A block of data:
-- Begin --

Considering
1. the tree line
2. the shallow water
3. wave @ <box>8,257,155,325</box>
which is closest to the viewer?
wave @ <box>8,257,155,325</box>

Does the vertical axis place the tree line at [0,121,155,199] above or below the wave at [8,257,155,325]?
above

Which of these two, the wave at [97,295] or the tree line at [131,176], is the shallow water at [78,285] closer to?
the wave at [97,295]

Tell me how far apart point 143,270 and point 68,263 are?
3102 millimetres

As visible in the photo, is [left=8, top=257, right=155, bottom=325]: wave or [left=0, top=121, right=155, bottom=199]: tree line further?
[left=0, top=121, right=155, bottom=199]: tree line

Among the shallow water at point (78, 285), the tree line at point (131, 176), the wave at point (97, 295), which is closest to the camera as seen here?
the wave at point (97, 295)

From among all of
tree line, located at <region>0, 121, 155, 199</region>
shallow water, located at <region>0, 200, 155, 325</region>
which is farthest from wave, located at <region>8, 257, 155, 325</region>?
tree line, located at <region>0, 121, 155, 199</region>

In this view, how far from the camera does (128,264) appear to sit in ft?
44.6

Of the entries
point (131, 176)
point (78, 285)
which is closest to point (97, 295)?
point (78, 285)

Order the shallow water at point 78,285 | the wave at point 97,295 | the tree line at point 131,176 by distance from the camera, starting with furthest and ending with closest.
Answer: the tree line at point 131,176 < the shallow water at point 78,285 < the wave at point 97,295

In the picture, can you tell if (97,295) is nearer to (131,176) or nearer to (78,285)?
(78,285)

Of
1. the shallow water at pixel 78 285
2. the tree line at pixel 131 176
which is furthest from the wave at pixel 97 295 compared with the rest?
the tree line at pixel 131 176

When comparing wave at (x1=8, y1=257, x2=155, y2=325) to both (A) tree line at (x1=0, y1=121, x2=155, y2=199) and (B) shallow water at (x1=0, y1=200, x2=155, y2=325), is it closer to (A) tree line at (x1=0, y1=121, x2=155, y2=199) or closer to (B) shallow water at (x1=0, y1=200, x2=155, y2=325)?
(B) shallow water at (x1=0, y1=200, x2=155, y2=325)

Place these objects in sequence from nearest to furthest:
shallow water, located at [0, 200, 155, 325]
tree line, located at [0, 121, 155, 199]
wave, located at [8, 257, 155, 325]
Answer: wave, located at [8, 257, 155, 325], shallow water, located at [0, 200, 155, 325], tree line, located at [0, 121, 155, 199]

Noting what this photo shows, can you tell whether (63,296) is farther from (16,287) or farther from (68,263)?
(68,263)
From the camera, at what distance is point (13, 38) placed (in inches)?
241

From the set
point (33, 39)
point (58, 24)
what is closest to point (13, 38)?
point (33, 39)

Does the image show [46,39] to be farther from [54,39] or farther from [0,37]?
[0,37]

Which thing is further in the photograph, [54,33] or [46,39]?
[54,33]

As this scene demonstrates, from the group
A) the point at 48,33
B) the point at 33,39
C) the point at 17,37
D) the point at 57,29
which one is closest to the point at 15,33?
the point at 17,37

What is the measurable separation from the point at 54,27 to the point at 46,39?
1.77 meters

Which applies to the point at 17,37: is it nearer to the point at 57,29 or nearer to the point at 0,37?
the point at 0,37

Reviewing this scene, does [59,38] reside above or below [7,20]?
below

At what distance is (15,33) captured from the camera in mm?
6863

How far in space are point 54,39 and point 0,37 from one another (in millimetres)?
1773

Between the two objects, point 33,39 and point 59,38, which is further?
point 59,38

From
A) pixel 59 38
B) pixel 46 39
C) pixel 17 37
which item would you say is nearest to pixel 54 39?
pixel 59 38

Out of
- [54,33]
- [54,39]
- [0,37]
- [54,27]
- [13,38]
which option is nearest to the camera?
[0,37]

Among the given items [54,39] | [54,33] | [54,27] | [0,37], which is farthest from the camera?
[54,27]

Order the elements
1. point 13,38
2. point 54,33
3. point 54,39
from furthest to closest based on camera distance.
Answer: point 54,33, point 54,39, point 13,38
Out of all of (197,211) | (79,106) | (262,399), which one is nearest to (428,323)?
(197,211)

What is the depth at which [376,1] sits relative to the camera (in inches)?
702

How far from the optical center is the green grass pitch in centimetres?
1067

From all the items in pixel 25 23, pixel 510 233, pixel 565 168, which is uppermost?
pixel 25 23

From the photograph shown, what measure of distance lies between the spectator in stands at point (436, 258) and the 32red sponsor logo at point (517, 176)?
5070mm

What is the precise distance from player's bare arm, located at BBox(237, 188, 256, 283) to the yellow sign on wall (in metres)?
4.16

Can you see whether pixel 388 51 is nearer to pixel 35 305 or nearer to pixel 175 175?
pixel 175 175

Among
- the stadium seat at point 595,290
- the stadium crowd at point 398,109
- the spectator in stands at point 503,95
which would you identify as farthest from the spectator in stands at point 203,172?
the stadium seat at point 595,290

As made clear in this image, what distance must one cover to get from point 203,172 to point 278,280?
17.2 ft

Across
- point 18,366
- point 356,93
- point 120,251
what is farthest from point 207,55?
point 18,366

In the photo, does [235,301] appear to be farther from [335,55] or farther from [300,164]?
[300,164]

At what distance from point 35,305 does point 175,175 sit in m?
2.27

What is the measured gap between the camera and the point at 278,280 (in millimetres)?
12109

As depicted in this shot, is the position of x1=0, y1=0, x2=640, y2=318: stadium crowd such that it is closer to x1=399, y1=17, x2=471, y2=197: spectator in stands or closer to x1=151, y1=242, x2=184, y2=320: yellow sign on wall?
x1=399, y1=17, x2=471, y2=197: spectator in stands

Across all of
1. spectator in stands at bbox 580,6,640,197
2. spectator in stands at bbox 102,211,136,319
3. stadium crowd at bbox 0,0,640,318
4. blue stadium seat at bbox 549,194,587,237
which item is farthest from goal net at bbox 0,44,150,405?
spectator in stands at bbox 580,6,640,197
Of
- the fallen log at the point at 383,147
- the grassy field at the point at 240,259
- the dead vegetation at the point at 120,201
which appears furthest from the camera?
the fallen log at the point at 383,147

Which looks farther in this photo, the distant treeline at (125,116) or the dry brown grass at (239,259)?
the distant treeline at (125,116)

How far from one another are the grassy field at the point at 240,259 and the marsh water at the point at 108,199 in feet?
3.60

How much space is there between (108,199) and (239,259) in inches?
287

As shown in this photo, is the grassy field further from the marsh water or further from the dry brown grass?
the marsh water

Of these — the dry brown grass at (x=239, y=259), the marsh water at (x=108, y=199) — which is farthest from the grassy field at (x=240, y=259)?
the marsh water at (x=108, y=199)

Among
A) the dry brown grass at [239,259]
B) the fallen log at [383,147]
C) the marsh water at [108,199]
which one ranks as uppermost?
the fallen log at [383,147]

-- End --

Instructions for the task: Render the lines of the records as a JSON list of strings, one string per line and blank lines omitted, starting at the line containing "Of these — the" and ending at the last line of the records.

Solution:
[
  "Of these — the dry brown grass at (x=239, y=259), the marsh water at (x=108, y=199) — which is farthest from the grassy field at (x=240, y=259)?",
  "the marsh water at (x=108, y=199)",
  "Among",
  "A) the dry brown grass at [239,259]",
  "B) the fallen log at [383,147]",
  "C) the marsh water at [108,199]",
  "which one ranks as uppermost?",
  "the fallen log at [383,147]"
]